But as mentioned, it is hard to imagine that this would have hampered their cause too much considering how far above the rest of the competition that Cats truly were just 14 short years ago.

When pondering the second factor, another question needs to be raised – would Costa and Cook have promoted from within to fill Thompson's seat, or would they have looked further afield?

Should the former possibility have been acted upon, then the eligible candidates were Andy Lovell, Brendon McCartney, Leigh Tudor and Ken Hinkley.

If the later was selected, then Ross Lyon - a man whose name is still being linked with head coaching roles – could have been seen as the preferred hiring prior to his start with the Saints in 2007.

SEE ALSO: What if Nathan Buckley stayed a Bear?

However, if the Cats had elevated a name that already prowled within their four-walls, then a quick power ranking from least to most likely to earn the job would have likely read the exact same as already listed.

As Lovell departed the Cattery at the end of '06, his name was an early scratching from the race, and as Brendan McCartney had minimal coaching credits in the bank at that stage, he would have certainly been considered the short field's roughie.

Hindsight also tells us that McCartney's head coaching ability was debatable at best due to his tumultuous tenure at the Kennel between 2012 and 2014.

With the lead runners left in this theoretical contest down to two, it would be prudent to explore their credentials to truly get to the end of this alternative reality.

========================================================================

Work task:
Copy the stretch of the Cats coaching passage above from "If the later" through "stayed a Bear?", word for word.

[Stored data entries]
========================================================================

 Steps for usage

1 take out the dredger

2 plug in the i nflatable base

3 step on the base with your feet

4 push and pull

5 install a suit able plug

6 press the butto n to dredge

========================================================================

Answer section:
If the later was selected, then Ross Lyon - a man whose name is still being linked with head coaching roles – could have been seen as the preferred hiring prior to his start with the Saints in 2007.

SEE ALSO: What if Nathan Buckley stayed a Bear?